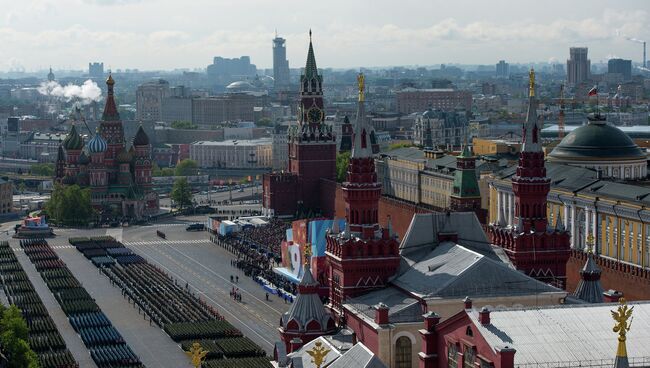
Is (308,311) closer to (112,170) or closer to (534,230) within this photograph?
(534,230)

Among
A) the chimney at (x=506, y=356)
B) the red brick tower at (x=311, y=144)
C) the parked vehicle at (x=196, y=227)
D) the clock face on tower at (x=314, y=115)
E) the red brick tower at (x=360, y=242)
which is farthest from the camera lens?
the parked vehicle at (x=196, y=227)

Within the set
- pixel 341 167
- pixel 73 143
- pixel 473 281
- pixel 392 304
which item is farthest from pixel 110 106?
pixel 473 281

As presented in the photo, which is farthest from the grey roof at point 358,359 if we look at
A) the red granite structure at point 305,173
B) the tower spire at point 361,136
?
the red granite structure at point 305,173


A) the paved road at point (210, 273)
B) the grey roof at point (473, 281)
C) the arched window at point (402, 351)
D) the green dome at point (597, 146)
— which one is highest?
the green dome at point (597, 146)

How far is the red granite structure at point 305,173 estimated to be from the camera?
Result: 142 meters

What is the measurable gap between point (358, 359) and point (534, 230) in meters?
16.4

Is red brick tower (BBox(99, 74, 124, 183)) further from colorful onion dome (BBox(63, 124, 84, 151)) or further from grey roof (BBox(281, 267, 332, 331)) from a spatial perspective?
grey roof (BBox(281, 267, 332, 331))

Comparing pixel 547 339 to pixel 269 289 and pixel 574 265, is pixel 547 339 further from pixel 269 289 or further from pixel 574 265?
pixel 269 289

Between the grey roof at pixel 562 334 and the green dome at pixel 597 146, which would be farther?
the green dome at pixel 597 146

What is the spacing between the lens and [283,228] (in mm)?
128875

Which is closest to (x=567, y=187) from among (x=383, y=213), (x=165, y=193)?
(x=383, y=213)

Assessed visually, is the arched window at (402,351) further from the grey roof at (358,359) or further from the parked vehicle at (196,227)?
the parked vehicle at (196,227)

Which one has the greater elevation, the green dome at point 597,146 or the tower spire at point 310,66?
the tower spire at point 310,66

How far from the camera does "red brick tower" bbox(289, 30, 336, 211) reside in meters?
139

▶ [Task details]
Render the listing above as a JSON list of strings, one string per line, leaving out blank lines and the picture.

▶ [The solution]
[
  "Is (308,311) closer to (112,170) or closer to (534,230) within this photograph?",
  "(534,230)",
  "Among",
  "A) the chimney at (x=506, y=356)",
  "B) the red brick tower at (x=311, y=144)",
  "C) the parked vehicle at (x=196, y=227)",
  "D) the clock face on tower at (x=314, y=115)",
  "E) the red brick tower at (x=360, y=242)",
  "which is farthest from the camera lens?",
  "the parked vehicle at (x=196, y=227)",
  "Within the set",
  "- pixel 341 167",
  "- pixel 73 143",
  "- pixel 473 281",
  "- pixel 392 304",
  "which item is farthest from pixel 110 106?",
  "pixel 473 281",
  "As presented in the photo, which is farthest from the grey roof at point 358,359 if we look at",
  "A) the red granite structure at point 305,173",
  "B) the tower spire at point 361,136",
  "?",
  "the red granite structure at point 305,173",
  "A) the paved road at point (210, 273)",
  "B) the grey roof at point (473, 281)",
  "C) the arched window at point (402, 351)",
  "D) the green dome at point (597, 146)",
  "— which one is highest?",
  "the green dome at point (597, 146)",
  "How far is the red granite structure at point 305,173 estimated to be from the camera?",
  "Result: 142 meters",
  "What is the measurable gap between point (358, 359) and point (534, 230) in meters?",
  "16.4",
  "Is red brick tower (BBox(99, 74, 124, 183)) further from colorful onion dome (BBox(63, 124, 84, 151)) or further from grey roof (BBox(281, 267, 332, 331)) from a spatial perspective?",
  "grey roof (BBox(281, 267, 332, 331))",
  "Comparing pixel 547 339 to pixel 269 289 and pixel 574 265, is pixel 547 339 further from pixel 269 289 or further from pixel 574 265?",
  "pixel 269 289",
  "Between the grey roof at pixel 562 334 and the green dome at pixel 597 146, which would be farther?",
  "the green dome at pixel 597 146",
  "What is the spacing between the lens and [283,228] (in mm)?",
  "128875",
  "Which is closest to (x=567, y=187) from among (x=383, y=213), (x=165, y=193)?",
  "(x=383, y=213)",
  "Assessed visually, is the arched window at (402,351) further from the grey roof at (358,359) or further from the parked vehicle at (196,227)?",
  "the parked vehicle at (196,227)",
  "Which one has the greater elevation, the green dome at point 597,146 or the tower spire at point 310,66?",
  "the tower spire at point 310,66",
  "How far from the camera does \"red brick tower\" bbox(289, 30, 336, 211) reside in meters?",
  "139"
]